▸ **EXTRACTED TEXT**:
Inserting Data into HBase with Python
For this little project, we are going to use the Happybase Python package. Happybase uses HBase’s Thrift API.
For our test, we are going to create a namespace and a table in HBase. We will do this in the HBase shell. To make things simple, our table is going to have only one column family - data
, and we are going to accept all defaults.
% hbase shell
hbase> create_namespace "sample_data"
hbase> create "sample_data:rfic", "data"
The data for this project was downloaded from data.indy.gov on 10 February 2016.
Batching
You can insert directly into a table with the Table#put()
function. However, I recommend using Batch#put()
instead. When the number of records reaches the batch_size
, Batch#send()

▸ **WHAT TO WORK ON**:
1. In the text on inserting data into HBase with Python, on what date was the project's data downloaded from data.indy.gov?
2. Continue the text on inserting data into HBase with Python from the point where it stops.

▸ **SOURCE MATERIAL**:
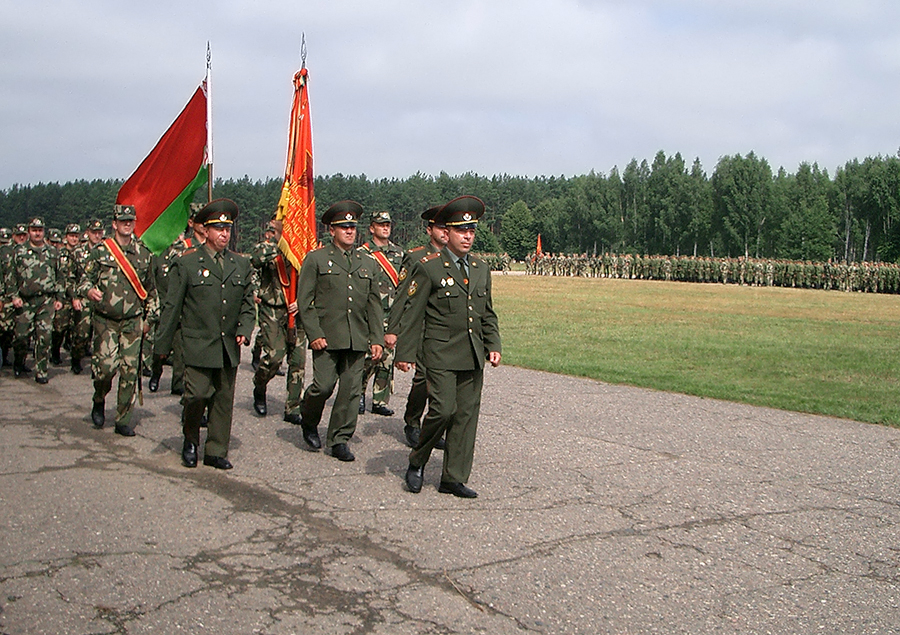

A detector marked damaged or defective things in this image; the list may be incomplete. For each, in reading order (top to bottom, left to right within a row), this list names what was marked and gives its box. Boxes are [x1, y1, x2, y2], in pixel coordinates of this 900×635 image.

cracked pavement [1, 352, 900, 635]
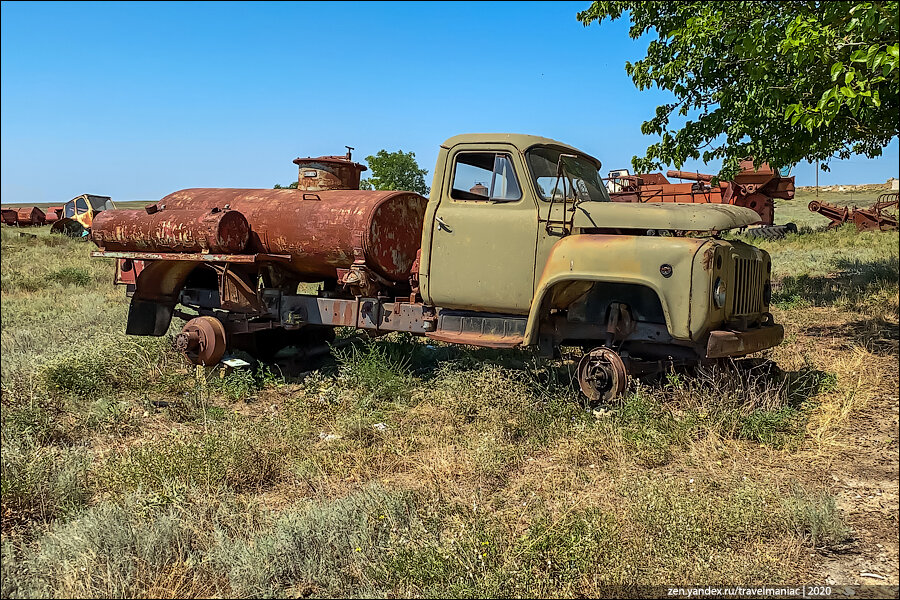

▸ **TASK ANSWERS**:
1. 10 February 2016

2.
will be called. See the section on benchmarks for timing data.
When you’re done, be sure to call Batch#send()
manually, to flush any remaining records to the database.
Benchmarks
I ran the program for several batch sizes and averaged the results. As you can see from the time results, we can only go so fast - a little above 2 seconds - before we cannot insert any faster.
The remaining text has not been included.